Source : J’ai travaillé à OnVautMieuxQueca

Voilà ce que l’histoire des emplois fictifs des uns et des autres camoufle. Une structure sociale impensée, qui n’a été l’objet d’aucune réflexion collective, d’aucune construction commune, d’aucun projet politique, si ce n’est de maintenir et de conforter les privilèges de quelques-uns. Pendant que l’on nous abreuve de ce que la corruption a pu distordre dans la conscience même des élites qui ne visent plus qu’à leur reproduction, nous ne voyons pas le schéma d’ensemble — et la complémentarité — de la machine à broyer les humains pour en faire cracher un peu de plus de fric encore.

Qui parle de la dégradation continue des conditions de travail du plus grand nombre ? Qui parle de l’atomisation du salariat ? Qui parle de la violence au travail, endémique ? Qui parle du sentiment d’abandon, voire de stigmatisation des plus précaires, des plus fragiles ? Qui parle de l’objectif concret de toute cette production ? Qui parle des déprédations qui se font sur les corps, les esprits, mais aussi sur l’environnement ? Qui parle de l’absurdité même de l’organisation du travail actuelle, des inégalités qu’elle crée et amplifie ? Qui parle des surnuméraires du monde comme machine à produire ?

Le revenu de vie

Non, quand le travail s’invite à la table des décideurs, c’est juste pour le sacraliser, pour en faire un but désirable en lui, la rédemption, l’accomplissement de l’homme moderne, avec en contrepoint et comme une menace bien concrète, le sale sort qui est fait à ceux qui n’ont pas de travail pour survivre, le spectre du chômage, l’ultime infamie de l’humain moderne industrieux, la punition de celui se complet dans la paresse, le visage de celui que l’on construit comme ennemi, comme profiteur, comme serpillère où s’essuyer les pieds, comme le contrexemple, le banni, le pestiféré. Le bâton pour faire avancer l’âne producteur, maintenant que la carotte a été bouffée jusqu’aux fanes.

Les gens ne sont pas des feignasses, ils veulent vivre avec sens, joie, ils veulent être utile et franchement on est plus utile auprès d’un proche malade qu’a empilé des cartons 8heures par jour. L’humain n’aime se prélasser sur un canapé devant la télévision que lorsqu’on est totalement ruiné par la fatigue, les problèmes ou la dépression ; la fainéantise est la conséquence de conditions trop dures, de problèmes. Regardez les gamins heureux, jamais ils ne s’arrêtent de créer, d’inventer, ils ne sont fainéants que lorsqu’ils sont parfaitement épuisés. Nous serions ainsi, pleins d’énergie et d’enthousiasme, si nous avions un peu de sécurité mentale, suffisamment pour avoir l’énergie de rêver, réfléchir, puis œuvrer. Et nous serions prêts à vivre des aventures dans des métiers pénibles, s’ils pouvaient nous permettre de vraiment gagner plus monétairement, si on pouvait être libre de s’en détacher sans craindre de crever de faim.
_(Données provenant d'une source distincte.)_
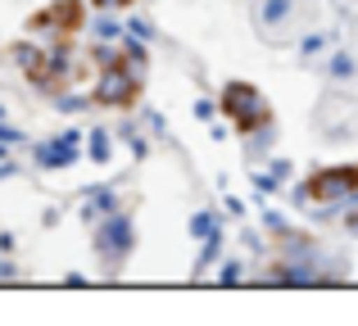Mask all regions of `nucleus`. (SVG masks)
I'll return each mask as SVG.
<instances>
[{
    "label": "nucleus",
    "instance_id": "1",
    "mask_svg": "<svg viewBox=\"0 0 358 326\" xmlns=\"http://www.w3.org/2000/svg\"><path fill=\"white\" fill-rule=\"evenodd\" d=\"M32 27H55V36H59V41H69V36L82 27V5H78V0H59L55 9L36 14Z\"/></svg>",
    "mask_w": 358,
    "mask_h": 326
}]
</instances>
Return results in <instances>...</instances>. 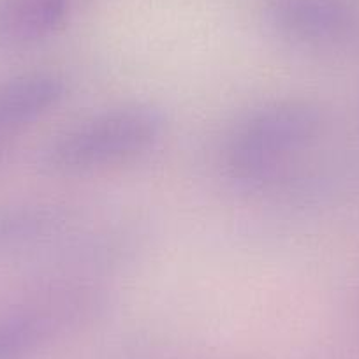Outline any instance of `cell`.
Wrapping results in <instances>:
<instances>
[{"label":"cell","instance_id":"cell-4","mask_svg":"<svg viewBox=\"0 0 359 359\" xmlns=\"http://www.w3.org/2000/svg\"><path fill=\"white\" fill-rule=\"evenodd\" d=\"M88 299L78 291H60L34 305L0 313V359H27L58 326L88 312Z\"/></svg>","mask_w":359,"mask_h":359},{"label":"cell","instance_id":"cell-1","mask_svg":"<svg viewBox=\"0 0 359 359\" xmlns=\"http://www.w3.org/2000/svg\"><path fill=\"white\" fill-rule=\"evenodd\" d=\"M324 116L303 99H278L241 116L222 148L226 175L243 189L268 191L287 182L323 136Z\"/></svg>","mask_w":359,"mask_h":359},{"label":"cell","instance_id":"cell-3","mask_svg":"<svg viewBox=\"0 0 359 359\" xmlns=\"http://www.w3.org/2000/svg\"><path fill=\"white\" fill-rule=\"evenodd\" d=\"M264 18L275 36L298 50H333L359 37L354 0H266Z\"/></svg>","mask_w":359,"mask_h":359},{"label":"cell","instance_id":"cell-5","mask_svg":"<svg viewBox=\"0 0 359 359\" xmlns=\"http://www.w3.org/2000/svg\"><path fill=\"white\" fill-rule=\"evenodd\" d=\"M65 79L51 71L27 72L0 83V137L48 115L65 97Z\"/></svg>","mask_w":359,"mask_h":359},{"label":"cell","instance_id":"cell-2","mask_svg":"<svg viewBox=\"0 0 359 359\" xmlns=\"http://www.w3.org/2000/svg\"><path fill=\"white\" fill-rule=\"evenodd\" d=\"M165 133V116L148 102H127L90 115L51 140L43 162L57 175H88L150 154Z\"/></svg>","mask_w":359,"mask_h":359},{"label":"cell","instance_id":"cell-6","mask_svg":"<svg viewBox=\"0 0 359 359\" xmlns=\"http://www.w3.org/2000/svg\"><path fill=\"white\" fill-rule=\"evenodd\" d=\"M72 0H0V48H23L55 36L67 23Z\"/></svg>","mask_w":359,"mask_h":359}]
</instances>
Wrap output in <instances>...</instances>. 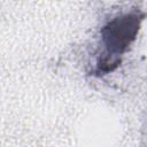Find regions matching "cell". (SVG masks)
<instances>
[{
    "label": "cell",
    "mask_w": 147,
    "mask_h": 147,
    "mask_svg": "<svg viewBox=\"0 0 147 147\" xmlns=\"http://www.w3.org/2000/svg\"><path fill=\"white\" fill-rule=\"evenodd\" d=\"M142 16L138 13L118 16L102 29V40L108 51V57L125 52L139 31Z\"/></svg>",
    "instance_id": "cell-1"
}]
</instances>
Un vrai revenu inconditionnel, universel serait une solution. À tous les témoignages que j’ai lus, j’ai imaginé ce qui aurait pu se passer si la personne avait cette sécurité financière. Bon nombre de témoignages auraient pu être résolus par cette question, ou auraient permis de donner du pouvoir à la personne pour sa lutte pour améliorer l’entreprise, contre les harceleurs ou les systèmes écrasants.
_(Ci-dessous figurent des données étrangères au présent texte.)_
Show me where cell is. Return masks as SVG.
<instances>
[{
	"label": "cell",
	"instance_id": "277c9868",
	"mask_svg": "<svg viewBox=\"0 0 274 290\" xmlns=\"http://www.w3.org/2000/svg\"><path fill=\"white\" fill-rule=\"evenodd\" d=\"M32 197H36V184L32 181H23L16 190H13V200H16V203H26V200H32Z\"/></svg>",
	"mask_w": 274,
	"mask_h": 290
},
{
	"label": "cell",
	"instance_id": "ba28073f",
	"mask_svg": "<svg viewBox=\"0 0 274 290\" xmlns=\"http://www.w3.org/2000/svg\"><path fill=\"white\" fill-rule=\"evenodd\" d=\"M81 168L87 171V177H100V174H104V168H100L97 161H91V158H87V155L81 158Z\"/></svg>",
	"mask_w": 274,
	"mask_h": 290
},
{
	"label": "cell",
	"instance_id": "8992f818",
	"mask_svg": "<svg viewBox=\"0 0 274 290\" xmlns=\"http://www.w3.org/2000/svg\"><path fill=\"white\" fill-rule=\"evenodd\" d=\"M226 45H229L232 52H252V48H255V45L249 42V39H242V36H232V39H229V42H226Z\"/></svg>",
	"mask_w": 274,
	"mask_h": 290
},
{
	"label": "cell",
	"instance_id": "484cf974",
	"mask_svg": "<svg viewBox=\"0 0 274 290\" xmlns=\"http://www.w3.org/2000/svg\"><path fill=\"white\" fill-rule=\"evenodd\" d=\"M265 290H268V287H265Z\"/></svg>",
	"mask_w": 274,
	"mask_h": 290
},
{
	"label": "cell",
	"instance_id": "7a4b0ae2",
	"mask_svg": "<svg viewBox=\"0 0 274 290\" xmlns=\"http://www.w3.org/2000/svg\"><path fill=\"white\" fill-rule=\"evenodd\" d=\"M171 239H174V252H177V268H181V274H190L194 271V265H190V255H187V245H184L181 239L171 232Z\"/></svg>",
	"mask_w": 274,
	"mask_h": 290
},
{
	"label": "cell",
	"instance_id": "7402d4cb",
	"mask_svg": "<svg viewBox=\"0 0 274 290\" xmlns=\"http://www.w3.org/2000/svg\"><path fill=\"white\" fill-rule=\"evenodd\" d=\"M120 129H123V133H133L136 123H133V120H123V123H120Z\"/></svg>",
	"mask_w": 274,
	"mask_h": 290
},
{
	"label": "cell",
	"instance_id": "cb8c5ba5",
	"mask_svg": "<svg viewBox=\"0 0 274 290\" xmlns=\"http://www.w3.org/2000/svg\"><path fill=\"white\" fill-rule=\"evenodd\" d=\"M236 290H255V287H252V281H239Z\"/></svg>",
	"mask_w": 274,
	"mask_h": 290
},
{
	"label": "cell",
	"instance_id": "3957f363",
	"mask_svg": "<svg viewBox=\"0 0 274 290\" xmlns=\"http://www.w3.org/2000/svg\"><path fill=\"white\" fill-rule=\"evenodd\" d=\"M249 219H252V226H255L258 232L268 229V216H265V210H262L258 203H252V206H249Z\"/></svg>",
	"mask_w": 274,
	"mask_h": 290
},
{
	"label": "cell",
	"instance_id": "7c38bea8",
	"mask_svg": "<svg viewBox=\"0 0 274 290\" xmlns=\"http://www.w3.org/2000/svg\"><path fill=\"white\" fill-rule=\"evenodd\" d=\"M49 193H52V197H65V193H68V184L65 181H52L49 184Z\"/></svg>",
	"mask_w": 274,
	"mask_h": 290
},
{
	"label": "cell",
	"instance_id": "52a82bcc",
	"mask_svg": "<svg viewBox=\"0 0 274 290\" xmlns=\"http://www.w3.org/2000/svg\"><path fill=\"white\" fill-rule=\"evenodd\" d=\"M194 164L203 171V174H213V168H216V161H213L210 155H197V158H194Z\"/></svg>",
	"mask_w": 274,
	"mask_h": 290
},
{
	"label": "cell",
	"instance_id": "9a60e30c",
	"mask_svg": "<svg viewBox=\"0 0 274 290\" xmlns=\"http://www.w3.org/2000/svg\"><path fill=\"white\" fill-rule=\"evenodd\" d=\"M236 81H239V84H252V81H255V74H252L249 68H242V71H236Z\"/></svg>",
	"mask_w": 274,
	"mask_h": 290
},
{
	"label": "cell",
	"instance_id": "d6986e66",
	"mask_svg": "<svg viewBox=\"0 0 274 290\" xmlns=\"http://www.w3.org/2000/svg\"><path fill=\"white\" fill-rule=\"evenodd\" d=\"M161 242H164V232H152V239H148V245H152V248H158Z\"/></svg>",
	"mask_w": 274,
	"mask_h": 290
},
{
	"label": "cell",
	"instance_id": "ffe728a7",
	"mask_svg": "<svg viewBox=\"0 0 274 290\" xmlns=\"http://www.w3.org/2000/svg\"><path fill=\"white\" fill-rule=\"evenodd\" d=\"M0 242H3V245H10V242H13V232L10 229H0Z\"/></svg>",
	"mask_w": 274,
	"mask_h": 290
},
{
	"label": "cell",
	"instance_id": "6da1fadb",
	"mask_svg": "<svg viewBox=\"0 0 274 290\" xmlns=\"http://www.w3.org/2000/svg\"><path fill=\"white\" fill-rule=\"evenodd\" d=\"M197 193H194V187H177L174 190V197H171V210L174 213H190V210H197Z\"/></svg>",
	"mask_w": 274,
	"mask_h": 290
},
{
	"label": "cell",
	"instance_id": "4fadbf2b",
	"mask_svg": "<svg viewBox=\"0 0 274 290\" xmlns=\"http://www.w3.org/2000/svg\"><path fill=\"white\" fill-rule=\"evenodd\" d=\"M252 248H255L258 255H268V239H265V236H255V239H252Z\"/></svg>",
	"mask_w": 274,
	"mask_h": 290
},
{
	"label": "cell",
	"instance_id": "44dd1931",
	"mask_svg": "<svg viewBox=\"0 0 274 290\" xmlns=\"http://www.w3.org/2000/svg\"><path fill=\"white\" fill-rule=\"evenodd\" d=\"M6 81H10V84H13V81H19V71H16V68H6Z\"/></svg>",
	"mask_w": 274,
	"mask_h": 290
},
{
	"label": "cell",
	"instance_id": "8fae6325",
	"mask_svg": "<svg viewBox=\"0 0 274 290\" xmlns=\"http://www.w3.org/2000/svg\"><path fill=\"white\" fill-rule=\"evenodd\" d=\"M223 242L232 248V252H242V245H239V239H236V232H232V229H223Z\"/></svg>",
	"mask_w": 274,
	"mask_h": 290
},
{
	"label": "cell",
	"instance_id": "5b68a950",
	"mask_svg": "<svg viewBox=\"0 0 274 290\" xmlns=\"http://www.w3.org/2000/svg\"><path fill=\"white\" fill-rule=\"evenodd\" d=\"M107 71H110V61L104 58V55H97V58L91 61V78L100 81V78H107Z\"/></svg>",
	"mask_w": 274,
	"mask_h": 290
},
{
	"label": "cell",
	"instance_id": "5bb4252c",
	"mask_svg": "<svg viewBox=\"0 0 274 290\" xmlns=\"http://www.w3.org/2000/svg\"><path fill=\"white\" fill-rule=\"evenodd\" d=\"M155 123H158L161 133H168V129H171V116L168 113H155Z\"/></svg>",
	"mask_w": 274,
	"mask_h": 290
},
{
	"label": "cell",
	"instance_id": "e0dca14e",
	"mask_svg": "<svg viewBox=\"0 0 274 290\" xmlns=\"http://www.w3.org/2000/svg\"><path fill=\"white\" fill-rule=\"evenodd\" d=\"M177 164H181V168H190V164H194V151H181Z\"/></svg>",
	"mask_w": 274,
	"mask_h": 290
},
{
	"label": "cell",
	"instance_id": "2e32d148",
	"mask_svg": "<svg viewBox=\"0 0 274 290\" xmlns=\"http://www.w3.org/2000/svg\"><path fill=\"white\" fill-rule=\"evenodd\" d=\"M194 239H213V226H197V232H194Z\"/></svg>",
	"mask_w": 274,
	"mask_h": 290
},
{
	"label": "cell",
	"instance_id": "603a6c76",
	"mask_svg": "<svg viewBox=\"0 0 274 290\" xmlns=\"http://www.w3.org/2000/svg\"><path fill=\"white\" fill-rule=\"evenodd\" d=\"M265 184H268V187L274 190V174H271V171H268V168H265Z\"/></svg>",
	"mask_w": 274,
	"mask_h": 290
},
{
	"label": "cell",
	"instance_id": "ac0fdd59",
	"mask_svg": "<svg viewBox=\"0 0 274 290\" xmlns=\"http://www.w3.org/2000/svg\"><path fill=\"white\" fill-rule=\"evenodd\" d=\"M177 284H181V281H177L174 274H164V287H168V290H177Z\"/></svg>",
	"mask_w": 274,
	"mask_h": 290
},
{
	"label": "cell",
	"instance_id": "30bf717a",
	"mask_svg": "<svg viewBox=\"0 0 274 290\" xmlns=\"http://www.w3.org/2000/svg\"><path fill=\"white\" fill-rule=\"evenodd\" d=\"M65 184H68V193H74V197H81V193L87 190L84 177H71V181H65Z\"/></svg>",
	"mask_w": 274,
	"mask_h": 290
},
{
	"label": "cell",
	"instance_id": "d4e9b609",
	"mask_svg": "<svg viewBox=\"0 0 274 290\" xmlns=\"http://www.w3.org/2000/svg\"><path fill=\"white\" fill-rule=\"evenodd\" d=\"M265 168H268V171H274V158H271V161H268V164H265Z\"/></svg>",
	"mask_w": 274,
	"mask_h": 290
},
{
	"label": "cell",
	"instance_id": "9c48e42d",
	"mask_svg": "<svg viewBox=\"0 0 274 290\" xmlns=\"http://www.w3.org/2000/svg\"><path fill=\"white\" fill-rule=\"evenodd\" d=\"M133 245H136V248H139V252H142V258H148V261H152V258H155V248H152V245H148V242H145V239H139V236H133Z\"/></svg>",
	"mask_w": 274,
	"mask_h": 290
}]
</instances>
Source : J’ai travaillé à OnVautMieuxQueca

 Jacques Attali a donné le ton de ce qui sous-tend la pensée du travail chez ceux qui n’ont besoin que de celui des autres pour être encore plus riches et ivres de leur puissance : Seule l’élite sera salariée.
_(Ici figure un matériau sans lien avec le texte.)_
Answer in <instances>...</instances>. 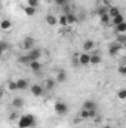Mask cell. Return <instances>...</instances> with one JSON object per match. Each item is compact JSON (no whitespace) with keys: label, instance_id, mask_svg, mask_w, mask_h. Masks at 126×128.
Returning <instances> with one entry per match:
<instances>
[{"label":"cell","instance_id":"obj_1","mask_svg":"<svg viewBox=\"0 0 126 128\" xmlns=\"http://www.w3.org/2000/svg\"><path fill=\"white\" fill-rule=\"evenodd\" d=\"M18 128H30V127H34L36 124V118L34 115L31 113H25V115H21L18 118Z\"/></svg>","mask_w":126,"mask_h":128},{"label":"cell","instance_id":"obj_2","mask_svg":"<svg viewBox=\"0 0 126 128\" xmlns=\"http://www.w3.org/2000/svg\"><path fill=\"white\" fill-rule=\"evenodd\" d=\"M54 110H55V113H57V115L63 116V115H67V113H68L70 107H68V104H67V103H64V101H57V103L54 104Z\"/></svg>","mask_w":126,"mask_h":128},{"label":"cell","instance_id":"obj_3","mask_svg":"<svg viewBox=\"0 0 126 128\" xmlns=\"http://www.w3.org/2000/svg\"><path fill=\"white\" fill-rule=\"evenodd\" d=\"M123 49H125V45H120V43H111L110 45V48H108V55L110 57H116V55H119L120 52H123Z\"/></svg>","mask_w":126,"mask_h":128},{"label":"cell","instance_id":"obj_4","mask_svg":"<svg viewBox=\"0 0 126 128\" xmlns=\"http://www.w3.org/2000/svg\"><path fill=\"white\" fill-rule=\"evenodd\" d=\"M27 57H28L30 61L40 60V57H42V49H39V48H33V49H30V51L27 52Z\"/></svg>","mask_w":126,"mask_h":128},{"label":"cell","instance_id":"obj_5","mask_svg":"<svg viewBox=\"0 0 126 128\" xmlns=\"http://www.w3.org/2000/svg\"><path fill=\"white\" fill-rule=\"evenodd\" d=\"M77 60H79V66H83V67H86V66H89L91 54H88V52H82V54H79Z\"/></svg>","mask_w":126,"mask_h":128},{"label":"cell","instance_id":"obj_6","mask_svg":"<svg viewBox=\"0 0 126 128\" xmlns=\"http://www.w3.org/2000/svg\"><path fill=\"white\" fill-rule=\"evenodd\" d=\"M31 94L34 97H42L45 94V88L39 84H34V85H31Z\"/></svg>","mask_w":126,"mask_h":128},{"label":"cell","instance_id":"obj_7","mask_svg":"<svg viewBox=\"0 0 126 128\" xmlns=\"http://www.w3.org/2000/svg\"><path fill=\"white\" fill-rule=\"evenodd\" d=\"M34 48V39L30 37V36H27V37H24V40H22V49H25V51H30Z\"/></svg>","mask_w":126,"mask_h":128},{"label":"cell","instance_id":"obj_8","mask_svg":"<svg viewBox=\"0 0 126 128\" xmlns=\"http://www.w3.org/2000/svg\"><path fill=\"white\" fill-rule=\"evenodd\" d=\"M102 63V57L98 55L95 51L91 52V60H89V66H98V64Z\"/></svg>","mask_w":126,"mask_h":128},{"label":"cell","instance_id":"obj_9","mask_svg":"<svg viewBox=\"0 0 126 128\" xmlns=\"http://www.w3.org/2000/svg\"><path fill=\"white\" fill-rule=\"evenodd\" d=\"M83 51L88 52V54H91L92 51H95V42L94 40H91V39L85 40V42H83Z\"/></svg>","mask_w":126,"mask_h":128},{"label":"cell","instance_id":"obj_10","mask_svg":"<svg viewBox=\"0 0 126 128\" xmlns=\"http://www.w3.org/2000/svg\"><path fill=\"white\" fill-rule=\"evenodd\" d=\"M45 20H46V24H48V26H51V27L58 26V18H57L55 15H52V14H48Z\"/></svg>","mask_w":126,"mask_h":128},{"label":"cell","instance_id":"obj_11","mask_svg":"<svg viewBox=\"0 0 126 128\" xmlns=\"http://www.w3.org/2000/svg\"><path fill=\"white\" fill-rule=\"evenodd\" d=\"M10 28H12V21H10V20L4 18V20L0 21V30H3V32H9Z\"/></svg>","mask_w":126,"mask_h":128},{"label":"cell","instance_id":"obj_12","mask_svg":"<svg viewBox=\"0 0 126 128\" xmlns=\"http://www.w3.org/2000/svg\"><path fill=\"white\" fill-rule=\"evenodd\" d=\"M67 80V73L64 72V70H58L57 73H55V82H60V84H63Z\"/></svg>","mask_w":126,"mask_h":128},{"label":"cell","instance_id":"obj_13","mask_svg":"<svg viewBox=\"0 0 126 128\" xmlns=\"http://www.w3.org/2000/svg\"><path fill=\"white\" fill-rule=\"evenodd\" d=\"M110 22H111V26H113V27H116V26H119V24L125 22V18H123V15H122V14H119V15L113 16V18L110 20Z\"/></svg>","mask_w":126,"mask_h":128},{"label":"cell","instance_id":"obj_14","mask_svg":"<svg viewBox=\"0 0 126 128\" xmlns=\"http://www.w3.org/2000/svg\"><path fill=\"white\" fill-rule=\"evenodd\" d=\"M15 82H16V88H18L19 91H24V90L28 88V80H27V79H18V80H15Z\"/></svg>","mask_w":126,"mask_h":128},{"label":"cell","instance_id":"obj_15","mask_svg":"<svg viewBox=\"0 0 126 128\" xmlns=\"http://www.w3.org/2000/svg\"><path fill=\"white\" fill-rule=\"evenodd\" d=\"M107 14H108L110 18H113V16H116V15H119V14H122V12H120V9L116 8V6H108V8H107Z\"/></svg>","mask_w":126,"mask_h":128},{"label":"cell","instance_id":"obj_16","mask_svg":"<svg viewBox=\"0 0 126 128\" xmlns=\"http://www.w3.org/2000/svg\"><path fill=\"white\" fill-rule=\"evenodd\" d=\"M65 20H67V26H68V27H70V26H74V24L77 22V18H76V15H74L73 12L67 14V15H65Z\"/></svg>","mask_w":126,"mask_h":128},{"label":"cell","instance_id":"obj_17","mask_svg":"<svg viewBox=\"0 0 126 128\" xmlns=\"http://www.w3.org/2000/svg\"><path fill=\"white\" fill-rule=\"evenodd\" d=\"M27 66L31 68L33 72H40V70H42V64H40V61H39V60H36V61H30Z\"/></svg>","mask_w":126,"mask_h":128},{"label":"cell","instance_id":"obj_18","mask_svg":"<svg viewBox=\"0 0 126 128\" xmlns=\"http://www.w3.org/2000/svg\"><path fill=\"white\" fill-rule=\"evenodd\" d=\"M99 15V21H101V24H104V26H108L110 24V16H108V14L107 12H102V14H98Z\"/></svg>","mask_w":126,"mask_h":128},{"label":"cell","instance_id":"obj_19","mask_svg":"<svg viewBox=\"0 0 126 128\" xmlns=\"http://www.w3.org/2000/svg\"><path fill=\"white\" fill-rule=\"evenodd\" d=\"M12 106H13V109H21V107L24 106V100H22L21 97H15V98L12 100Z\"/></svg>","mask_w":126,"mask_h":128},{"label":"cell","instance_id":"obj_20","mask_svg":"<svg viewBox=\"0 0 126 128\" xmlns=\"http://www.w3.org/2000/svg\"><path fill=\"white\" fill-rule=\"evenodd\" d=\"M83 109H86V110H95L96 109V103L92 101V100H86L83 103Z\"/></svg>","mask_w":126,"mask_h":128},{"label":"cell","instance_id":"obj_21","mask_svg":"<svg viewBox=\"0 0 126 128\" xmlns=\"http://www.w3.org/2000/svg\"><path fill=\"white\" fill-rule=\"evenodd\" d=\"M55 84H57V82H55V79H48V80L45 82V85H42V86H43L45 90H49V91H51V90H54V88H55Z\"/></svg>","mask_w":126,"mask_h":128},{"label":"cell","instance_id":"obj_22","mask_svg":"<svg viewBox=\"0 0 126 128\" xmlns=\"http://www.w3.org/2000/svg\"><path fill=\"white\" fill-rule=\"evenodd\" d=\"M114 32L117 33V34H126V22H122V24L116 26L114 27Z\"/></svg>","mask_w":126,"mask_h":128},{"label":"cell","instance_id":"obj_23","mask_svg":"<svg viewBox=\"0 0 126 128\" xmlns=\"http://www.w3.org/2000/svg\"><path fill=\"white\" fill-rule=\"evenodd\" d=\"M24 14L27 15V16H34L36 15V9L34 8H31V6H24Z\"/></svg>","mask_w":126,"mask_h":128},{"label":"cell","instance_id":"obj_24","mask_svg":"<svg viewBox=\"0 0 126 128\" xmlns=\"http://www.w3.org/2000/svg\"><path fill=\"white\" fill-rule=\"evenodd\" d=\"M7 49H9V45H7L4 40H0V58L3 57L4 51H7Z\"/></svg>","mask_w":126,"mask_h":128},{"label":"cell","instance_id":"obj_25","mask_svg":"<svg viewBox=\"0 0 126 128\" xmlns=\"http://www.w3.org/2000/svg\"><path fill=\"white\" fill-rule=\"evenodd\" d=\"M117 98H119L120 101H125L126 100V88H122V90L117 91Z\"/></svg>","mask_w":126,"mask_h":128},{"label":"cell","instance_id":"obj_26","mask_svg":"<svg viewBox=\"0 0 126 128\" xmlns=\"http://www.w3.org/2000/svg\"><path fill=\"white\" fill-rule=\"evenodd\" d=\"M7 90H9V91H16V90H18V88H16V82L12 80V79L7 80Z\"/></svg>","mask_w":126,"mask_h":128},{"label":"cell","instance_id":"obj_27","mask_svg":"<svg viewBox=\"0 0 126 128\" xmlns=\"http://www.w3.org/2000/svg\"><path fill=\"white\" fill-rule=\"evenodd\" d=\"M40 4V0H27V6H31L34 9H37Z\"/></svg>","mask_w":126,"mask_h":128},{"label":"cell","instance_id":"obj_28","mask_svg":"<svg viewBox=\"0 0 126 128\" xmlns=\"http://www.w3.org/2000/svg\"><path fill=\"white\" fill-rule=\"evenodd\" d=\"M79 116H80V119H89V110L82 109V110H80V113H79Z\"/></svg>","mask_w":126,"mask_h":128},{"label":"cell","instance_id":"obj_29","mask_svg":"<svg viewBox=\"0 0 126 128\" xmlns=\"http://www.w3.org/2000/svg\"><path fill=\"white\" fill-rule=\"evenodd\" d=\"M58 24H60L61 27H68V26H67V20H65V15H64V14L58 18Z\"/></svg>","mask_w":126,"mask_h":128},{"label":"cell","instance_id":"obj_30","mask_svg":"<svg viewBox=\"0 0 126 128\" xmlns=\"http://www.w3.org/2000/svg\"><path fill=\"white\" fill-rule=\"evenodd\" d=\"M125 42H126V34H117V43L125 45Z\"/></svg>","mask_w":126,"mask_h":128},{"label":"cell","instance_id":"obj_31","mask_svg":"<svg viewBox=\"0 0 126 128\" xmlns=\"http://www.w3.org/2000/svg\"><path fill=\"white\" fill-rule=\"evenodd\" d=\"M117 72H119V74H120V76H125V74H126V66H125V64H120V66H119V68H117Z\"/></svg>","mask_w":126,"mask_h":128},{"label":"cell","instance_id":"obj_32","mask_svg":"<svg viewBox=\"0 0 126 128\" xmlns=\"http://www.w3.org/2000/svg\"><path fill=\"white\" fill-rule=\"evenodd\" d=\"M18 61H19V64H28V63H30V60H28L27 54H25V55H22V57H19V60H18Z\"/></svg>","mask_w":126,"mask_h":128},{"label":"cell","instance_id":"obj_33","mask_svg":"<svg viewBox=\"0 0 126 128\" xmlns=\"http://www.w3.org/2000/svg\"><path fill=\"white\" fill-rule=\"evenodd\" d=\"M61 8H63L64 15H67V14H70V12H71V9H70V4H64V6H61Z\"/></svg>","mask_w":126,"mask_h":128},{"label":"cell","instance_id":"obj_34","mask_svg":"<svg viewBox=\"0 0 126 128\" xmlns=\"http://www.w3.org/2000/svg\"><path fill=\"white\" fill-rule=\"evenodd\" d=\"M55 2V4H58V6H64V4H68V0H54Z\"/></svg>","mask_w":126,"mask_h":128},{"label":"cell","instance_id":"obj_35","mask_svg":"<svg viewBox=\"0 0 126 128\" xmlns=\"http://www.w3.org/2000/svg\"><path fill=\"white\" fill-rule=\"evenodd\" d=\"M95 116H96V109L95 110H89V119H94Z\"/></svg>","mask_w":126,"mask_h":128},{"label":"cell","instance_id":"obj_36","mask_svg":"<svg viewBox=\"0 0 126 128\" xmlns=\"http://www.w3.org/2000/svg\"><path fill=\"white\" fill-rule=\"evenodd\" d=\"M102 128H113V127H110V125H104Z\"/></svg>","mask_w":126,"mask_h":128},{"label":"cell","instance_id":"obj_37","mask_svg":"<svg viewBox=\"0 0 126 128\" xmlns=\"http://www.w3.org/2000/svg\"><path fill=\"white\" fill-rule=\"evenodd\" d=\"M0 8H1V6H0Z\"/></svg>","mask_w":126,"mask_h":128}]
</instances>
Elle seule aura le droit à la sécurité, la formation, la santé, le logement, le temps long, les projets, les loisirs, le repos et une fin de vie décente. Pour les autres, tous les autres, ce seront les miettes du festin, à genoux, sous la table. Une vision forcément séduisante pour les convives, mais nettement moins pour le plus grand nombre. Bien sûr, chacun se croit, en son fors intérieur, meilleur que tous les autres, et donc peut adhérer à cette fausse méritocratie qui oublie toujours de dire qu’elle se réserve à son usage exclusif les outils nécessaires à la trajectoire de la réussite, afin de mieux contrôler tous les autres par le désir et l’illusion de l’ascension sociale.